Вместе с тем «К другу» оказалось как бы «основным текстом» для целой группы элегий начала 1820-х годов, усвоивших у Батюшкова и строфу, и мотивы. Особенно мощное воздействие


206

оказал батюшковский текст на молодого Баратынского, создавшего в ключе послания «К другу» несколько стихотврений. В первую очередь это элегическое послание «К Дельвигу»15:

    И вот сгустилась ночь — и все в глубоком сне
              Лишь дышит влажная прохлада;
    На стогнах тишина! Сияют при луне
              Дворцы и башни Петрограда.

Баратынский откровенно варьирует Батюшкова (даже сама рифма «прохлада» — «Петрограда» отсылает к батюшковской «прохлады — отрады»). Да и все его стихотворение — типичный для молодого Баратынского монтаж из разных текстов: помимо послания «К другу», здесь использованы и «На развалинах замка в Швеции», и «Мои Пенаты», и «Умирающий Тасс» (оттуда, в частности, в приведенное четверостишие пришли «стогны»). К Батюшкову подключается Жуковский — его «Вечер» и элегическое послание «Тургеневу. В ответ на его письмо» (ср. у Баратынского: «Мы жизни вверились и общею тропой // Помчались за мечтою счастья» — и у Жуковского в послании «Тургеневу»: «...мы каждый по тропам // Незнаемым за счастьем полетели...»), и даже Державин: («Вокруг вся область почивала, // Петрополь с башнями дремал... // Лишь веяли одни зефиры, // Прохладу чувствам принося...»). Следует заметить, что сама ситуация стихотворения Баратынского существенно отлична от пушкинского: герой Баратынского предается ночной медитации вне Петрограда, а ночной городской пейзаж является ему в воображении. Зарисовка спящего Петрограда — прелюдия не к скорбной ламентации, а к эротической сценке, символизирующей насильственно отнятые радости (эту сценку Баратынский целиком монтирует из материала батюшковских «Моих Пенатов»). Если герой и оплакивает что-либо, то не былые заблуждения, а утрату возможности предаваться былым наслаждениям. Прошлое противопоставлено настоящему как свет тьме, как благо злу. Сходные вариации этой темы будут даны и в других текстах Баратынского, написанных соответствующей строфой.
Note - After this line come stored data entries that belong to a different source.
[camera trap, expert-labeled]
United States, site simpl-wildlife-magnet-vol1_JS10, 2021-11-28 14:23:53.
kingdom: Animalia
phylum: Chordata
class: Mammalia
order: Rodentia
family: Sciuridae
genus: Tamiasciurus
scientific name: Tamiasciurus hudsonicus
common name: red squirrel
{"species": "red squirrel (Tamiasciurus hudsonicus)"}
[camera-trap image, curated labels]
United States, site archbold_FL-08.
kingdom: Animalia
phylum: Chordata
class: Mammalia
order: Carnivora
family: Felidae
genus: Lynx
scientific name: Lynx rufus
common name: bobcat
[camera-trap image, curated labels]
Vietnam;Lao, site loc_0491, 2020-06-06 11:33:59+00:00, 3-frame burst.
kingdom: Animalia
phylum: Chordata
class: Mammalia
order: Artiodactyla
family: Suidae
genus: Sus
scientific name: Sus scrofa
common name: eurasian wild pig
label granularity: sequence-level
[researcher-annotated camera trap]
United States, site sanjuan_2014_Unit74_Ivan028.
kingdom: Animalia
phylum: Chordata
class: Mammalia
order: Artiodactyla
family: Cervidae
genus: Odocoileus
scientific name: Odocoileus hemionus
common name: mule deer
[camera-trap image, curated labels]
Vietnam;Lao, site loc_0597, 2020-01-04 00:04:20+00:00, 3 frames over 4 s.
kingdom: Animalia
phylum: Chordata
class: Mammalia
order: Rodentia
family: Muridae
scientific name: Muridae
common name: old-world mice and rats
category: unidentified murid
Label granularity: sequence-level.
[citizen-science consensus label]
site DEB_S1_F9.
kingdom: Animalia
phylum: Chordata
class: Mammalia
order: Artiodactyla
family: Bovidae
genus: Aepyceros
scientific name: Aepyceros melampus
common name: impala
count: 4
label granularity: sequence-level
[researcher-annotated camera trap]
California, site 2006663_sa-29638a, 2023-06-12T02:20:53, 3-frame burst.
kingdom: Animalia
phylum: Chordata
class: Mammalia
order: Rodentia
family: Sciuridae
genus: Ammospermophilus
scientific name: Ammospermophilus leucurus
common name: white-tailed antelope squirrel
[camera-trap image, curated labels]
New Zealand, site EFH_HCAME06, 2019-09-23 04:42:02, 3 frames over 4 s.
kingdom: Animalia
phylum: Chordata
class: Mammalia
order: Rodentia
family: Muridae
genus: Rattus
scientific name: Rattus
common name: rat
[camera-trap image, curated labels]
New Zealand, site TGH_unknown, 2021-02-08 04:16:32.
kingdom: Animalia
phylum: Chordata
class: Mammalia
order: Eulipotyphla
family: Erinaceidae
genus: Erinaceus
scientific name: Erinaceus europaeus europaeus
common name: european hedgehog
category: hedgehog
Столь важная для пушкинского «Воспоминания» оппозиция «отрадный сон» — «томительное бденье» в свою очередь отсылает к концовке стихотворения Баратынского «Зачем, о Делия! сердца младые ты...» (обращенного, видимо, к С. Д. Понома-


207

ревой). Стихотворение выполнено в той же метрико-строфической комбинации, при этом четверостишия в нем строфически не выделены — как и у Пушкина:

    В замену снов младых тебе не обрести
              Покоя, поздних лет отрады;
    Куда бы ни пошла, взроятся на пути
              Самолюбивые досады.
    Немирного душой на мирном ложе сна
              Так убегает усыпленье,
    И где для каждого доступна тишина,
              Страдальца ждет одно волненье.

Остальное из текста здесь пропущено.